T_____heater der Bedienbarkeit
T_____heater der Bedienbarkeit

     
Theater der Bedienbarkeit

Dem Theater der Bedienbarkeit liegt die Annahme zu Grunde, dass wir uns primär anhand physischer Tätigkeiten bilden, Körper wie Psyche. Wer viel Brot schneidet ist stärker geprägt als jemand der sich geschnitten hat. Wiederholung statt Trauma. Tätigkeit statt Handlung. Ausführung statt Aufführung.


Handbücher stellen die Skripte zu den Tätigkeiten die uns bedienen, sie schlagen diese Tätigkeiten vor. Man taucht nicht ein in ein Handbuch, verliert sich nicht darin. Der Blick wandert vom Buch zur Arbeitsumgebung, sucht dieselbe im Buch und umgekehrt. Lesen, abgleichen, eingreifen, bearbeiten, umformen, nachschlagen, lesen...
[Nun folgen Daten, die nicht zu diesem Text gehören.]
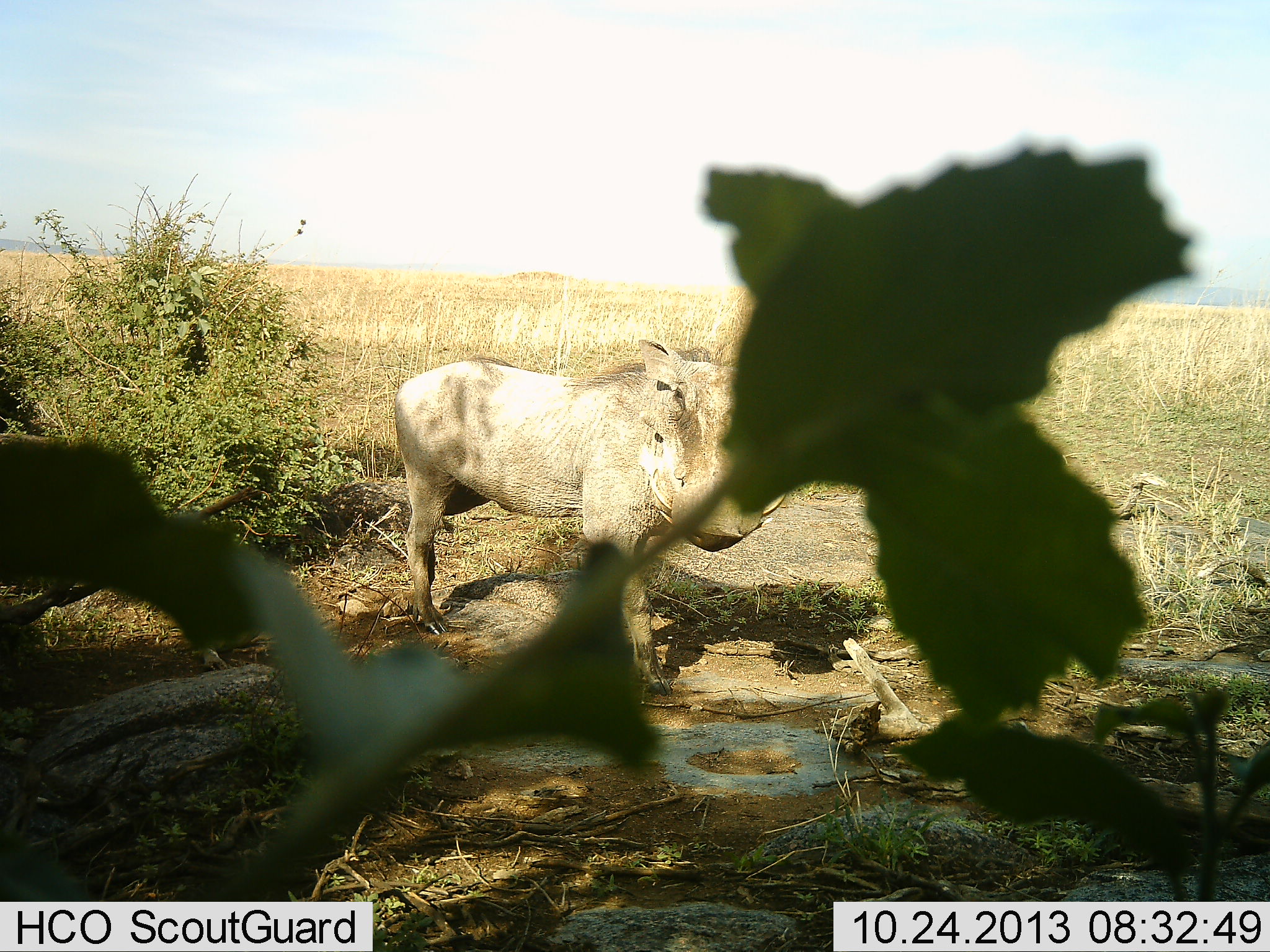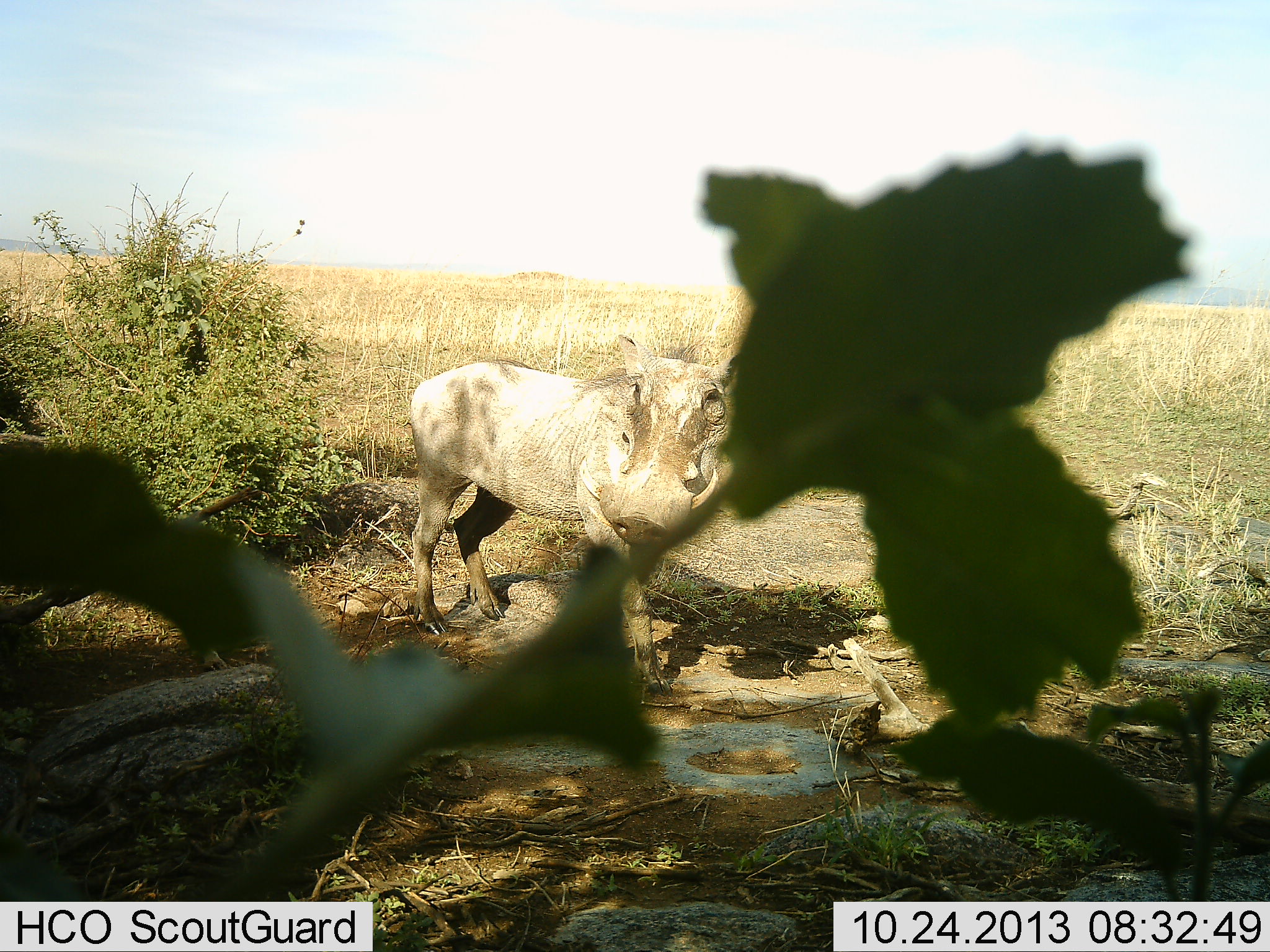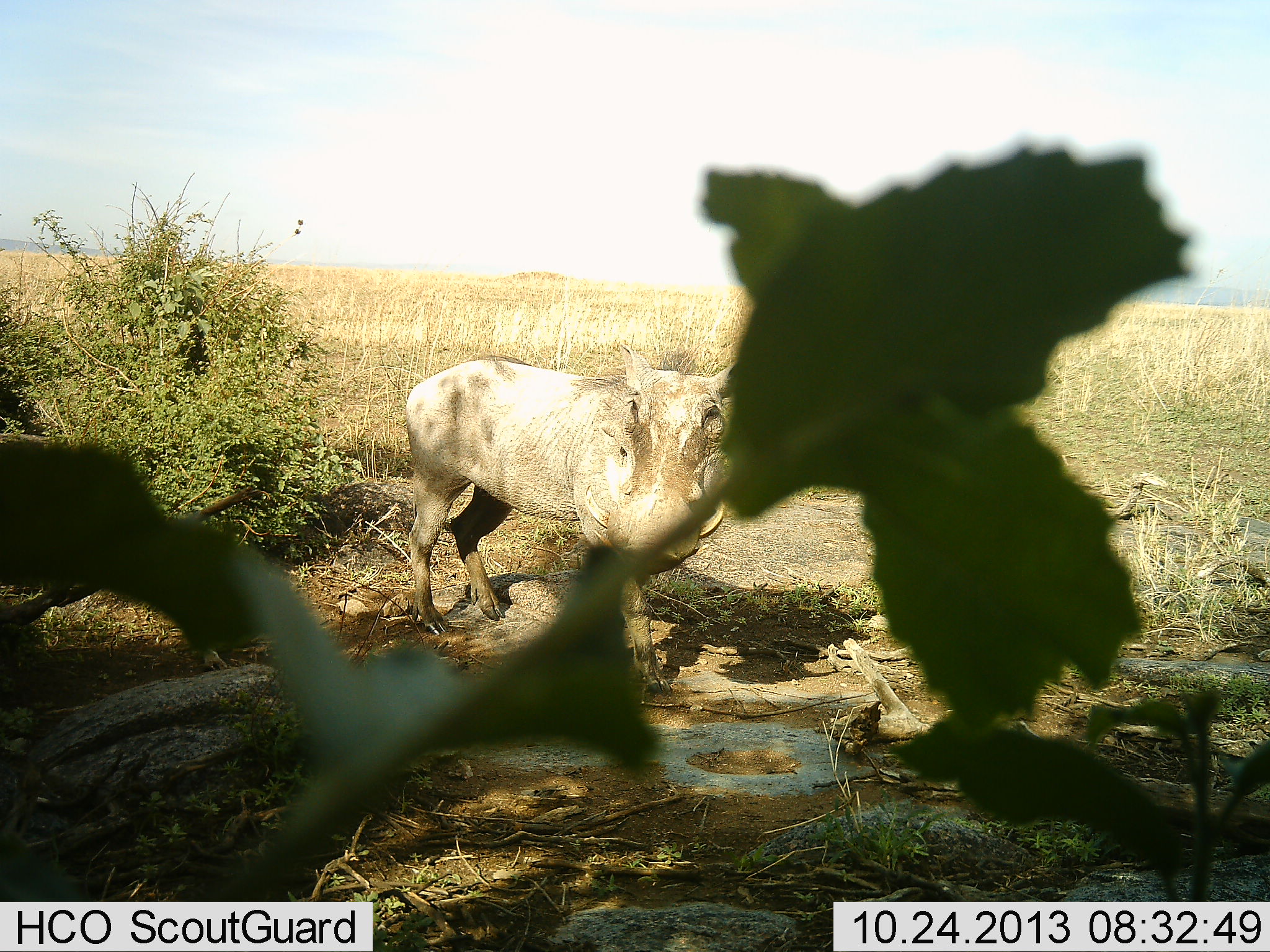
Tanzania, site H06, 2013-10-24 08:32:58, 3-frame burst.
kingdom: Animalia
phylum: Chordata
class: Mammalia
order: Artiodactyla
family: Suidae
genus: Phacochoerus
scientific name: Phacochoerus africanus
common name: warthog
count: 1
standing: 93%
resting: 0%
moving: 3%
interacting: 0%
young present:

Das Theater der Bedienbarkeit trägt dieser besonderen Weise des Handbuchlesens Rechnung.


Explosionszeichnungen
2019

Explosionszeichnungen liegen die fünf im Organon 2 erschienen Handbücher zugrunde:

The Diver in the forest
Betty‘s Burning Body
Estado de la Técnica
Stand der Technik

De la diferencia entre lo temporal y lo eterno
Wagschale der Zeit und Ewigkeit

Perfect Lovers


Die räumliche Anordnung verschiedener ineinandergreifender Tätigkeitsfelder verteilt sich im Saal gemäß ergonomisch ergiebiger Produktionslinien, visuelle und auditive eingeschlossen. Der Theaterraum ist eine Werkstatt sensorisch produktiver Arbeit. Das Organisationsprinzip begrüßt Eigeninitiative, Mitarbeit und Nachbarschaftshilfe ist jedoch darauf angewiesen die etablierten Abläufe aufrechtzuerhalten. Die dem Theaterbesucher antrainierte Folgsamkeit ist dafür eine gute Ausgangslage. Hilflosigkeit, Enttäuschung und Nicht-wissen-wohin-mit-sich sind kalkuliert und willkommenes Reflektionspotential. Die Bestückung primärer Produktionslinien mit Arbeitern wird zentral vom Schaukelschalter ausgeführt. Diese beinhalten insbesondere Buchummantelungsrutsche, Nationalitätenvergabe, Handbuchschubkarrenrotation, Schwarzpulverstreifenanfertigung. Zuhören und Zuschauen wird nur selten angewiesen, da wir davon ausgehen, dass der Großteil der Arbeiter dies automatisch macht. Die narrativ strukturierte Tätigkeitsabfolge wird von Lilith, dem Kolbenhalter und dem Elefantenmann-mann autark aufrechterhalten und bestimmt ableitend die Schließung und Öffnung einzelner Tätigkeitsfelder.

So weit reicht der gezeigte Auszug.